Report #54382
[bug\_fix] ModuleNotFoundError immediately after \`pip install -e .\` in Docker \(editable install path mismatch\)
Use \`pip install .\` \(without \`-e\`\) in Docker production images to copy the package into site-packages, or ensure the source code remains at the exact absolute path where the .egg-link file points. The root cause is that \`pip install -e\` \(editable installs\) using legacy setuptools creates an \`.egg-link\` file in site-packages containing an absolute path to the source code; if the Docker image was built on a different host or the source was copied to a different location, Python cannot find the package.
········
* Tasks to complete *
(A) Answer these questions using the bug report.
(i) Which error is named in the title of the bug report?
(ii) Which install command does the bug report recommend for Docker production images?
(iii) What kind of file do editable installs with legacy setuptools create in site-packages?
(B) Transcribe part of the bug report word for word. Begin at the words "Report #54382" and stop after "find the package.".
(C) Finish out the next part of the bug report on the Docker editable-install error, starting after its last sentence.

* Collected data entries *
········
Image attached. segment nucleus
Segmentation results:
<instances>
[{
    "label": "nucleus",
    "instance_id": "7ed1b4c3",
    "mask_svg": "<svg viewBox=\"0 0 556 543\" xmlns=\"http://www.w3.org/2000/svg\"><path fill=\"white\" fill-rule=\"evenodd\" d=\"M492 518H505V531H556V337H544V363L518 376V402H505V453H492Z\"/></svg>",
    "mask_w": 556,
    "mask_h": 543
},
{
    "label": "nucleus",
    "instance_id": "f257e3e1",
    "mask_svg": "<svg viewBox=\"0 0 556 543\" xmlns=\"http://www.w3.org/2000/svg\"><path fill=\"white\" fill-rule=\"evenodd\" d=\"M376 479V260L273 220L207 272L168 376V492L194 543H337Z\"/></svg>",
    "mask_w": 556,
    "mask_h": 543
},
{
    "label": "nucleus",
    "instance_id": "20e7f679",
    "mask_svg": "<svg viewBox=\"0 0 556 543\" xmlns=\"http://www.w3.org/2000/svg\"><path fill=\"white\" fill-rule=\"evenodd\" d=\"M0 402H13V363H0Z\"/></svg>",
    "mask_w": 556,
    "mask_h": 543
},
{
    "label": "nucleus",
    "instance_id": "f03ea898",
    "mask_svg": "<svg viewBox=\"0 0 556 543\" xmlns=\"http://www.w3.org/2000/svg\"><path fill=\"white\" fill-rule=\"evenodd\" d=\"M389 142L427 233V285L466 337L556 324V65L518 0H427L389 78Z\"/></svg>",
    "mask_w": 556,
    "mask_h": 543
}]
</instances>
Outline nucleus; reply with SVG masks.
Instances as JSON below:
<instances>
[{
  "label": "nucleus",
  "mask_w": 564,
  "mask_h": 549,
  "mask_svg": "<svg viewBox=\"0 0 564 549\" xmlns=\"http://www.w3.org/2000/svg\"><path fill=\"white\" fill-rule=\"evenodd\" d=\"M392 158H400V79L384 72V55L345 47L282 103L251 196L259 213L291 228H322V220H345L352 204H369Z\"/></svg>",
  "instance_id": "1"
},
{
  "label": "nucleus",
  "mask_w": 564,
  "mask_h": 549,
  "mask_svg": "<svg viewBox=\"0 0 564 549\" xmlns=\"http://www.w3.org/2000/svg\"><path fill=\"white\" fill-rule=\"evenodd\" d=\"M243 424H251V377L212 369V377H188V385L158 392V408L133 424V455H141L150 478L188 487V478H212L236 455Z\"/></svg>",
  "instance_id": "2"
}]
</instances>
········
* Results by task *
(A)
(i) ModuleNotFoundError
(ii) `pip install .`, without `-e`
(iii) An `.egg-link` file that contains an absolute path to the source code

(B)
Report #54382
[bug\_fix] ModuleNotFoundError immediately after \`pip install -e .\` in Docker \(editable install path mismatch\)
Use \`pip install .\` \(without \`-e\`\) in Docker production images to copy the package into site-packages, or ensure the source code remains at the exact absolute path where the .egg-link file points. The root cause is that \`pip install -e\` \(editable installs\) using legacy setuptools creates an \`.egg-link\` file in site-packages containing an absolute path to the source code; if the Docker image was built on a different host or the source was copied to a different location, Python cannot find the package.

(C)
Journey Context:
A developer builds a Docker image for their Python application. The Dockerfile contains: \`COPY . /app\`, \`WORKDIR /app\`, \`RUN pip install -e .\`. The build completes successfully. When they run \`docker run myimage python -c "import mypackage"\`, they get \`ModuleNotFoundError: No module named 'mypackage'\`. Running \`docker run myimage pip list\` shows \`mypackage\` installed, but with a path like \`/home/developer/code/myproject\` \(the path from the host where the Docker daemon built the image\). The developer realizes that \`pip install -e\` creates an \`.egg-link\` file pointing to the absolute path of the source. In the container, that path doesn't exist. They learn that editable installs are for development on the host, not for containerized production. The fix is to change the Dockerfile to use \`pip install .\` which copies the package into the container's site-packages, making it independent of the source location. If they must use editable for hot-reloading in dev containers, they must ensure the container's source path exactly matches the host path or use modern pip with PEP 660 editable wheels that don't rely on .egg-link files.
⚠ Workarounds are unverified - always check before running. Confirmations show what worked for others, not a safety guarantee.